Globally, the very recent devastating forest fire in the Amazon basin eroded huge tracts of rain forests and arrested the world's attention. Global warming and Climate Change have increased the frequency and intensity of forest fires and they are a cause of concern in India as well.
While India has an institutional mechanism in place, both at the Central and State levels, and has taken various measures to reduce the country's fire risk, fire accidents indicate certain gaps that need to be addressed. National Disaster Management Authority (NDMA), therefore, chose 'Fire Safety' as the theme for its 15th Formation Day.
Inaugurating the celebrations, Hon'ble Union Minister of State for Home Affairs, Shri G. Kishan Reddy, stressed upon learning from past incidents and adopting international best practices for fire risk prevention and mitigation. He also emphasized on capacity building of government functionaries, awareness generation among people through mock drills and the need for enforcing rules and regulations.
During the day-long event, three technical sessions were held covering the various aspects of fire risks and safety. The first session 'Fire Risk in India' focused on emerging issues on Fire Safety Management in the country. The session also saw presentations on issues pertaining to Forest Fires and their linkages with global warming and climate change. Various aspects of Industrial Fires were also discussed. The second session held discussions on various measures that could be taken to prevent and mitigate fire related events, especially in urban areas.
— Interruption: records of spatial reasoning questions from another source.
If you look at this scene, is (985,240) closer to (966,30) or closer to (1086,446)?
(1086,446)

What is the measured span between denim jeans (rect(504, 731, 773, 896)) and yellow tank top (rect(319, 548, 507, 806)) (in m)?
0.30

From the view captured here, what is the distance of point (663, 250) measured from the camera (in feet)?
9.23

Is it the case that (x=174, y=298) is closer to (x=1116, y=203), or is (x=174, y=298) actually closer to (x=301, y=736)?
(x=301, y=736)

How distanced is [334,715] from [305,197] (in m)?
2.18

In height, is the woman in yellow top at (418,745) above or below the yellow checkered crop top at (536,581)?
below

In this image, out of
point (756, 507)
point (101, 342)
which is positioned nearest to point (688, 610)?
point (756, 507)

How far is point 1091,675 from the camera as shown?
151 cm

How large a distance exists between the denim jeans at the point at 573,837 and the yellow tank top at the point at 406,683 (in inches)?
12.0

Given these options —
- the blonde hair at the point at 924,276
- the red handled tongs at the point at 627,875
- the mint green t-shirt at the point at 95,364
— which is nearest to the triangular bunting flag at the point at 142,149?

During the session on 'Institutional Challenges and Issues', aspects related to the need for modernization and technological upgradation of Fire Services in the country, vis-à-vis the rapid developmental growth, were discussed.
"Fire preparedness requires all relevant stakeholders - from the national right up to the local and community level - to come together," said Dr. P. K. Mishra, Principal Secretary to the Prime Minister. He added that those in charge of enforcing regulations should be trained on legal and technical provisions, fire types, associated risks, fire prevention, mitigation and response mechanisms besides incorporating the latest technology and equipment for fire prevention, mitigation and response.
Shri G. V. V. Sarma, Member Secretary, NDMA, highlighted the activities undertaken by NDMA during the last one year to reduce disaster risks in the country and consolidate India's efforts towards regional and international collaboration for DRR. Shri Sarma also underlined the need for a conscious and planned effort by all the states for improving our firefighting capabilities.
On the occasion, a number of National guidelines and reports prepared by NDMA for disaster risk reduction in the country were also released, which included the National Guidelines on Disability Inclusive Disaster Risk Reduction. Other publications that were issued include Home Owner’s Guide for Earthquake and Cyclone Safe Homes, National Landslide Risk Management Strategy, Temporary Shelters for Disaster Affected Houses, PocketBook on Do’s and Don’ts, Study Report on Gaja Cyclone 2018, Heat Wave Threshold Estimation Study and Earthquake Disaster Risk Index.
To be effective, fire risk reduction needs to strengthen institutional mechanisms, involve the communities at risk, generate public awareness, and ensure there is a constant state of preparedness. Discussions at this Formation Day will go a long way in meeting challenges and reducing our socio-economic vulnerabilities to fire risk.